─── RECORD LIST ───

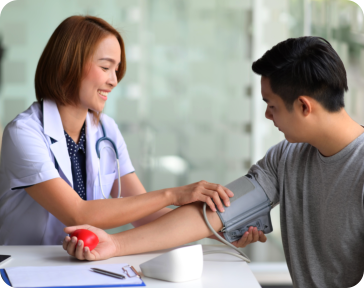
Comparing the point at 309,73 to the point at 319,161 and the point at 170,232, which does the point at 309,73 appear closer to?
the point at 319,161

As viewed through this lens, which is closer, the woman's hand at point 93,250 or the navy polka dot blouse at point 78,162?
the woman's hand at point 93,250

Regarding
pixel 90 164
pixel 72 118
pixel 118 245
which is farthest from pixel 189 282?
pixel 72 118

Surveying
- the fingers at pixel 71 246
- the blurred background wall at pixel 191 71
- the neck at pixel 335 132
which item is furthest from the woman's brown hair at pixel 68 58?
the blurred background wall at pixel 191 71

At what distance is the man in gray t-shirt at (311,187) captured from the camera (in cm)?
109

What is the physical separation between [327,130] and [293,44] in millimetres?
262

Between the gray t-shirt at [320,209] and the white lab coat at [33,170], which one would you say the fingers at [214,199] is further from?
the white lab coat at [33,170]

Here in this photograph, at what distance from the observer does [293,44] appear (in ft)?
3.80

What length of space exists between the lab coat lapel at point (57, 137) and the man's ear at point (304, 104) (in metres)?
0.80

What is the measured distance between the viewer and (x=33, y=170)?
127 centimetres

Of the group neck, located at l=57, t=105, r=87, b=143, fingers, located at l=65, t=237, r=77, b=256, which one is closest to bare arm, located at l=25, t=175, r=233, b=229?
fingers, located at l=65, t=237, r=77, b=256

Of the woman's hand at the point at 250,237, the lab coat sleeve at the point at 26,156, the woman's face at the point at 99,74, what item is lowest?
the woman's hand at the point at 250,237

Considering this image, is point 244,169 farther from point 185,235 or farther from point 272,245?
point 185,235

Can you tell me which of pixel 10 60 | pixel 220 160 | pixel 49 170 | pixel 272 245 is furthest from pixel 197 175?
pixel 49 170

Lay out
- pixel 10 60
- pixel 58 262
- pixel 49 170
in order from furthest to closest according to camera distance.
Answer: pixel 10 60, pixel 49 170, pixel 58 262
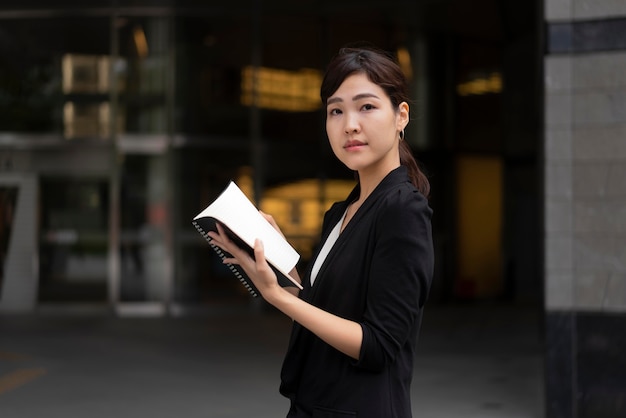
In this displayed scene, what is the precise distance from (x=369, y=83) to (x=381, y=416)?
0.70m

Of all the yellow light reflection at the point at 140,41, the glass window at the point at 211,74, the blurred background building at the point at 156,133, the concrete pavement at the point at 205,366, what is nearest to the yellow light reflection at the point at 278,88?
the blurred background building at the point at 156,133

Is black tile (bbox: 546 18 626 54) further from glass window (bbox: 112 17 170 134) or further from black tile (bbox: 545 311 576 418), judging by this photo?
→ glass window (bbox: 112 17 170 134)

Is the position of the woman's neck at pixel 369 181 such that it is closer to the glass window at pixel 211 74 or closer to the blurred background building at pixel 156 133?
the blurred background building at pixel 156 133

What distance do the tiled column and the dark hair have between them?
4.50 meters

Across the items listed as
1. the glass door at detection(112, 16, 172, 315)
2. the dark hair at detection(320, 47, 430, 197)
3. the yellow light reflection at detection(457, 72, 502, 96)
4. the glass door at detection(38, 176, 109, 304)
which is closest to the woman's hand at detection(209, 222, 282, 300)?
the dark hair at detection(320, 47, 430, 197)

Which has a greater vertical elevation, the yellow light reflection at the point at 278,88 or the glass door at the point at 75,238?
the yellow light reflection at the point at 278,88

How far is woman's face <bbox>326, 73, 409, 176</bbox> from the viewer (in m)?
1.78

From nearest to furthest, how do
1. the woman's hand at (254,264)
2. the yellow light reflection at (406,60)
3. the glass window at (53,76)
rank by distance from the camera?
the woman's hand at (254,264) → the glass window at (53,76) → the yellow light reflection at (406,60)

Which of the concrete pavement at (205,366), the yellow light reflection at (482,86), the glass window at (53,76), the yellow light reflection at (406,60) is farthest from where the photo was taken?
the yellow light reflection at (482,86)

───

• _GOAL OF THE EXERCISE_: Print every one of the records above line for line, with no changes, and omit the pictures.

• _RESULT OF THIS EXERCISE_:
Comparing the point at 309,73 to the point at 319,161 and the point at 170,232, which does the point at 309,73 appear closer to?
the point at 319,161

As viewed through this lens, which is closer, the woman's hand at point 93,250 or the navy polka dot blouse at point 78,162?
the woman's hand at point 93,250

Regarding
pixel 90 164
pixel 72 118
pixel 118 245
which is farthest from pixel 189 282?
pixel 72 118

Surveying
- the fingers at pixel 71 246
- the blurred background wall at pixel 191 71
- the neck at pixel 335 132
which item is furthest from the woman's brown hair at pixel 68 58?
the blurred background wall at pixel 191 71

At what distance is the man in gray t-shirt at (311,187) captured from the camera (in cm)?
109

What is the physical separation between [327,130] and [293,44] in millimetres?
262

Between the gray t-shirt at [320,209] and the white lab coat at [33,170], which one would you say the fingers at [214,199] is further from?
the white lab coat at [33,170]

Here in this photograph, at what distance from the observer does [293,44] appear (in ft)?
3.80

What length of space exists between the lab coat lapel at point (57, 137) and the man's ear at point (304, 104) (in metres)?
0.80

What is the measured distance between the viewer and (x=33, y=170)?
127 centimetres

Of the group neck, located at l=57, t=105, r=87, b=143, fingers, located at l=65, t=237, r=77, b=256, which one is closest to bare arm, located at l=25, t=175, r=233, b=229?
fingers, located at l=65, t=237, r=77, b=256

Of the woman's hand at the point at 250,237, the lab coat sleeve at the point at 26,156, the woman's face at the point at 99,74, what item is lowest?
the woman's hand at the point at 250,237

Considering this image, is point 244,169 farther from point 185,235 or farther from point 272,245?
point 185,235

Can you tell me which of pixel 10 60 | pixel 220 160 | pixel 49 170 | pixel 272 245 is furthest from pixel 197 175?
pixel 49 170

Lay out
- pixel 10 60
- pixel 58 262
- pixel 49 170
in order from furthest to closest according to camera distance.
Answer: pixel 10 60, pixel 49 170, pixel 58 262
In this displayed scene, what is the precise distance from (x=369, y=83) to (x=381, y=416)?
0.70m

Of all the yellow light reflection at the point at 140,41, the glass window at the point at 211,74, the blurred background building at the point at 156,133, the concrete pavement at the point at 205,366, what is nearest to the yellow light reflection at the point at 278,88?
the blurred background building at the point at 156,133

Is black tile (bbox: 546 18 626 54) further from glass window (bbox: 112 17 170 134) or further from black tile (bbox: 545 311 576 418), judging by this photo?
→ glass window (bbox: 112 17 170 134)

Is the position of the woman's neck at pixel 369 181 such that it is closer to the glass window at pixel 211 74 or closer to the blurred background building at pixel 156 133?
the blurred background building at pixel 156 133

What distance do the tiled column and the dark hair have between them?
4.50 meters

Across the items listed as
1. the glass door at detection(112, 16, 172, 315)
2. the dark hair at detection(320, 47, 430, 197)
3. the yellow light reflection at detection(457, 72, 502, 96)
4. the glass door at detection(38, 176, 109, 304)
which is closest to the woman's hand at detection(209, 222, 282, 300)?
the dark hair at detection(320, 47, 430, 197)

Which has a greater vertical elevation, the yellow light reflection at the point at 278,88 or the glass door at the point at 75,238?
the yellow light reflection at the point at 278,88

How far is woman's face <bbox>326, 73, 409, 176</bbox> from the viewer (in m)?
1.78

From nearest to furthest, how do
1. the woman's hand at (254,264)
2. the yellow light reflection at (406,60)
3. the glass window at (53,76)
rank by distance from the camera?
the woman's hand at (254,264) → the glass window at (53,76) → the yellow light reflection at (406,60)

Which of the concrete pavement at (205,366), the yellow light reflection at (482,86), the glass window at (53,76), the yellow light reflection at (406,60) is farthest from where the photo was taken?
the yellow light reflection at (482,86)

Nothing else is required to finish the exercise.